**YOUR INSTRUCTIONS**
Which lines below contain the word "retaining"? Pull out each of them in full, and treat a difference in capitalization as a mismatch.

**DATA FOR THE TASK**

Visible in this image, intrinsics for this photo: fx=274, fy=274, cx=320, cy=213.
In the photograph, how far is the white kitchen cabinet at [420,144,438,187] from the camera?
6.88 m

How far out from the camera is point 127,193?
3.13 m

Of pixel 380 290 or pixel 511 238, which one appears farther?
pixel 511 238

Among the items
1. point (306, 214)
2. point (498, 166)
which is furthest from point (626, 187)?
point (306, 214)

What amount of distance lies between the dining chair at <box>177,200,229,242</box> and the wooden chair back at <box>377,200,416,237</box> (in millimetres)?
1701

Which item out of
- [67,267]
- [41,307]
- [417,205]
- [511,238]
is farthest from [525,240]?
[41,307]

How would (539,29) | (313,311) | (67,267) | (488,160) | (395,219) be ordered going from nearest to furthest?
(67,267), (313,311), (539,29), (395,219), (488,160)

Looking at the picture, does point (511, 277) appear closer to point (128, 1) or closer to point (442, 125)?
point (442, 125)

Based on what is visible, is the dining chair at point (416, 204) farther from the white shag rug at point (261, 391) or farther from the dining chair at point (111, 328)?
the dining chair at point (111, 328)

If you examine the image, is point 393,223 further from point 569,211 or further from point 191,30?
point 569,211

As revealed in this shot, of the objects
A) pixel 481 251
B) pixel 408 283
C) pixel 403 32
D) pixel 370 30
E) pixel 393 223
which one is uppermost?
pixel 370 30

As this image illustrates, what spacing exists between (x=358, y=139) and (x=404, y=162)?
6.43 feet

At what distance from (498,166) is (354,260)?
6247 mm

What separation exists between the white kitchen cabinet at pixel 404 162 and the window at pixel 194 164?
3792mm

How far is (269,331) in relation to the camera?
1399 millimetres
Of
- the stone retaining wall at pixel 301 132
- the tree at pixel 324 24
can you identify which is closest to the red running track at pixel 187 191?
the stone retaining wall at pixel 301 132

* * *

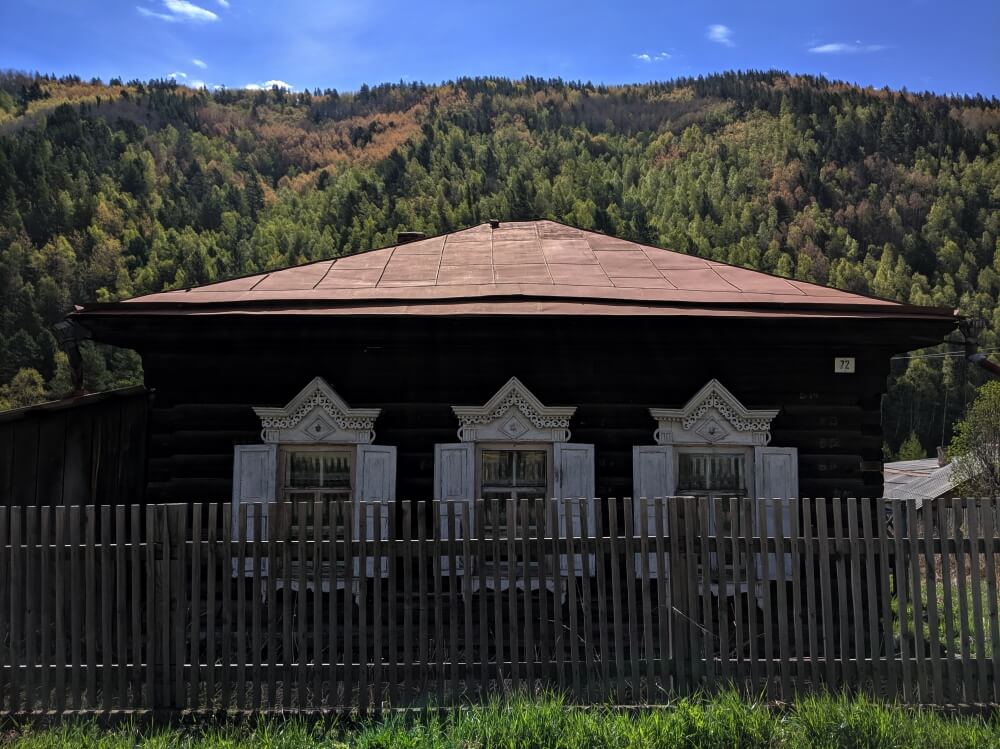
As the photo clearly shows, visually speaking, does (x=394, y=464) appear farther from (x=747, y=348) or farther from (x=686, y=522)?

**THE SOLUTION**
- the stone retaining wall at pixel 301 132
the stone retaining wall at pixel 301 132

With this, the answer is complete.